## EXTRAIT PRÉSENTÉ
En réalité, j’avais déjà les bases de tout ce qui est gymnastique ou autres sports de combat, mais dans  » Ong Bak  » ça ne se voit pas car je voulais vraiment mettre en avant le Muay Thaï. J’ai vraiment appris beaucoup d’arts martiaux en plus de la gymnastique et j’ai même fait de la danse. Je suis dans l’obligation d’apprendre constamment. Dans un film contrairement à la réalité, on est libre de faire ce qu’on veut et pour que l’action soit la plus esthétique possible, mélanger les différents arts martiaux est indispensable. A chaque fois qu’on prépare une scène d’action avec mon maître, on se pose la question : comment faire pour que l’action soit la plus impressionnante possible pour le spectateur.

## TRAVAIL DEMANDÉ
1. Indiquez si chacune des affirmations (a), (b) et (c) concorde avec l’extrait sur les arts martiaux au cinéma, en répondant par oui ou par non et en citant les mots décisifs de l’extrait. (a) Dans « Ong Bak », l’intention était de mettre en avant le Muay Thaï. (b) La danse ne figure pas parmi les disciplines pratiquées. (c) Dans un film, mélanger les arts martiaux est présenté comme facultatif.
2. Reprenez l’extrait sur les arts martiaux au cinéma à la suite de sa dernière phrase.
La liste n’intervient en rien dans ce travail.

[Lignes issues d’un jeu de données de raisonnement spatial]
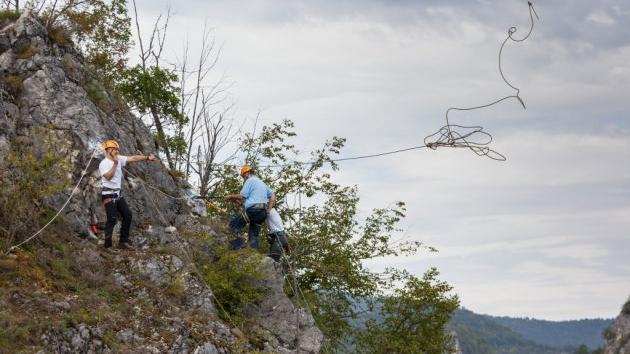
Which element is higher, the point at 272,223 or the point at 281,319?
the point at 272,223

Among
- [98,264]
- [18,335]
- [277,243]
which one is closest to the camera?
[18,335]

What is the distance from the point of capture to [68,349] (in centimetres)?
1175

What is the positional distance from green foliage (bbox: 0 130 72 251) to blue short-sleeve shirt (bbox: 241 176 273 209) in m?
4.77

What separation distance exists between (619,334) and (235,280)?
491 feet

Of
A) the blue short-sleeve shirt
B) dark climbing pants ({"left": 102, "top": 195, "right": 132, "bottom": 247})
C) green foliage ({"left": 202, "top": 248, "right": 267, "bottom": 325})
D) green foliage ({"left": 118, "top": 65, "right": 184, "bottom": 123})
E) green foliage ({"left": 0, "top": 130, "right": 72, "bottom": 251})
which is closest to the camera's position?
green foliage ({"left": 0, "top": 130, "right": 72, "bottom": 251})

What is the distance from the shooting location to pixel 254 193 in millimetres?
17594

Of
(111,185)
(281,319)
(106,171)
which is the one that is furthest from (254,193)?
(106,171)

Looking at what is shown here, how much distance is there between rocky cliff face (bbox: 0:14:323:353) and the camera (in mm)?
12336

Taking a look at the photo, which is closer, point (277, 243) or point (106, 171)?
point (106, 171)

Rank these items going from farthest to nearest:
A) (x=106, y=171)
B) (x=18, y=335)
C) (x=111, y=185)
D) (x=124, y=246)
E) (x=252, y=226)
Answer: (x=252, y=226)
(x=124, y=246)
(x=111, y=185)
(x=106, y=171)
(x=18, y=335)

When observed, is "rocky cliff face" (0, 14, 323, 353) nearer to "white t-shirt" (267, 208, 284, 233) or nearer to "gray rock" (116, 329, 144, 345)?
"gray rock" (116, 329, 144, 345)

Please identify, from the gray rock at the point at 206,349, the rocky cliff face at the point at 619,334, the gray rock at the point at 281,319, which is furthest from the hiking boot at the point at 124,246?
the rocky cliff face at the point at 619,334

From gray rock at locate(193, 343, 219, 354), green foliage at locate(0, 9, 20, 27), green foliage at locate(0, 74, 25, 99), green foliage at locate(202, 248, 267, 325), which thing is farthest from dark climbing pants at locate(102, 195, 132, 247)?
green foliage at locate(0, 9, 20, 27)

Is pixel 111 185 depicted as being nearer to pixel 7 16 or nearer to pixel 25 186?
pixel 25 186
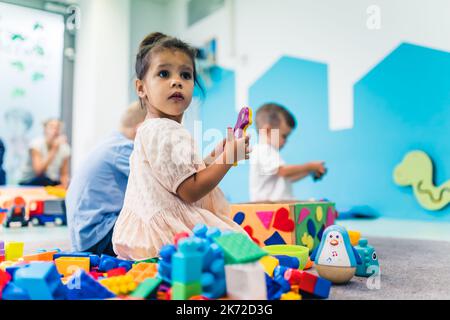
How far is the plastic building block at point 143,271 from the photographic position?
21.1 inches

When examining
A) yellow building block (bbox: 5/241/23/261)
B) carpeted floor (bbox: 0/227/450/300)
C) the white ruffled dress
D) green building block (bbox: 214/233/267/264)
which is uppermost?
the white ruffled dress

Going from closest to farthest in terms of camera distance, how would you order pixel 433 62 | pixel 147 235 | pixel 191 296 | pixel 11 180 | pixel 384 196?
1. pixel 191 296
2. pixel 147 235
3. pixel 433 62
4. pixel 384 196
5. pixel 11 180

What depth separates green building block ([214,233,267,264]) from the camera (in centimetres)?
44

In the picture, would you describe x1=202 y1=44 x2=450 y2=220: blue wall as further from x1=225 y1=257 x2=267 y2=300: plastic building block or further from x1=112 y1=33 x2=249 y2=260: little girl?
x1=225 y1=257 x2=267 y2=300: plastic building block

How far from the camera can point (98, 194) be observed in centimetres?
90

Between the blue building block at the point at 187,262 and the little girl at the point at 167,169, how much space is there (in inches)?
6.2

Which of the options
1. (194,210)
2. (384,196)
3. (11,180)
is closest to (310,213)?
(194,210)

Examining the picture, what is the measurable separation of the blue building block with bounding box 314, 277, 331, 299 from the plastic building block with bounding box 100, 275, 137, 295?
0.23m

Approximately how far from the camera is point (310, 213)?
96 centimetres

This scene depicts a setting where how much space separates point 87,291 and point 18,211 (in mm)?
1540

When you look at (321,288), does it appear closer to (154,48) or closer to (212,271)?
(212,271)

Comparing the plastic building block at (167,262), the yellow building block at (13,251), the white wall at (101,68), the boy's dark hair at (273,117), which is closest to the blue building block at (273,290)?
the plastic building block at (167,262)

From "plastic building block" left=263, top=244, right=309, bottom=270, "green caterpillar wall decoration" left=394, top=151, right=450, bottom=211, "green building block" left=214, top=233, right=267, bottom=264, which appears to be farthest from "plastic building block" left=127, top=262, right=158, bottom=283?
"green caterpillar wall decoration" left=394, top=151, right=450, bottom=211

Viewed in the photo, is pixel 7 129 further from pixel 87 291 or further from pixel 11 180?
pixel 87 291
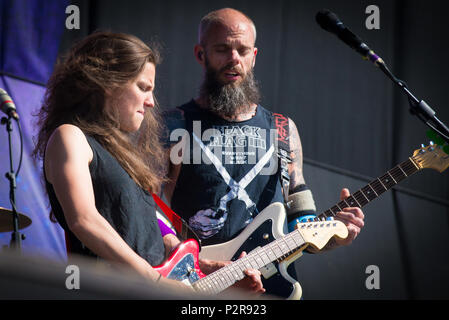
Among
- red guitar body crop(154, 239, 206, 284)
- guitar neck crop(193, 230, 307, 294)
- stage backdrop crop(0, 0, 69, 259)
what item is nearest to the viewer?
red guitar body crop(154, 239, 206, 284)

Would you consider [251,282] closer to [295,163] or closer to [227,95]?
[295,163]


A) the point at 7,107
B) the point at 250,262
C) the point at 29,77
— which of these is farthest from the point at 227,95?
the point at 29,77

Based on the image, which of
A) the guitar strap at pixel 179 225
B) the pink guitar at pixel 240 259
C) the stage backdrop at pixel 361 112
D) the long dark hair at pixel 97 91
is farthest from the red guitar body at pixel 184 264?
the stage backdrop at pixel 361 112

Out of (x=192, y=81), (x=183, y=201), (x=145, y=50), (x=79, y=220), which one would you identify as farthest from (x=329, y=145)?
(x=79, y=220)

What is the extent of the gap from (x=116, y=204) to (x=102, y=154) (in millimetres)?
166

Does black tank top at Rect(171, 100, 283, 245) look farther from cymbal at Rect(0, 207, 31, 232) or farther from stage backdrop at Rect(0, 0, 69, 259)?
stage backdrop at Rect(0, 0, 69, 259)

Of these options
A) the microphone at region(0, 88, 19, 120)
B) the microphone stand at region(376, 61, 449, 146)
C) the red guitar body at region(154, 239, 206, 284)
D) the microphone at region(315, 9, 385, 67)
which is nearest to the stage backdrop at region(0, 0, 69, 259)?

## RÉSULTATS OBTENUS
1.
(a) Oui : « je voulais vraiment mettre en avant le Muay Thaï ».
(b) Non : « j’ai même fait de la danse ».
(c) Non : « mélanger les différents arts martiaux est indispensable ».

2.
– Dans le film, le combat le plus réussi est celui dans le temple contre le personnage qui pratique la capoiera. C’est celui qui vous pose apparemment le plus de problème dans le film.
(rire). Ça c’est parce qu’on s’est bien amusé sur le tournage, l’acteur était très volontaire, il avait vu  » Ong Bak  » et ça l’avait tellement impressionné qu’il est venu nous voir pour savoir s’il pouvait tourner dans le film. Du coup, il se donnait vraiment à fond. Pour lui, même si les coups étaient portés, il n’y avait aucun problème (rire).


– Pourquoi n’avez-vous pas tourné dans  » Born To Fight  » qui possède à peu près la même équipe ?
Tout simplement parce que j’étais en train de tourner  » Tom Yum Goong « . Mais je connais très bien l’acteur qui joue le rôle principal de  » Born to Fight « , nous étions dans la même université.


– Aujourd’hui, vous êtes au top de votre forme physique mais ça ne sera pas toujours le cas. Quand vous ne serez plus capable de faire toutes ces acrobaties, est-ce que vous pensez vous reconvertir en tant que chorégraphe ou réalisateur par exemple ?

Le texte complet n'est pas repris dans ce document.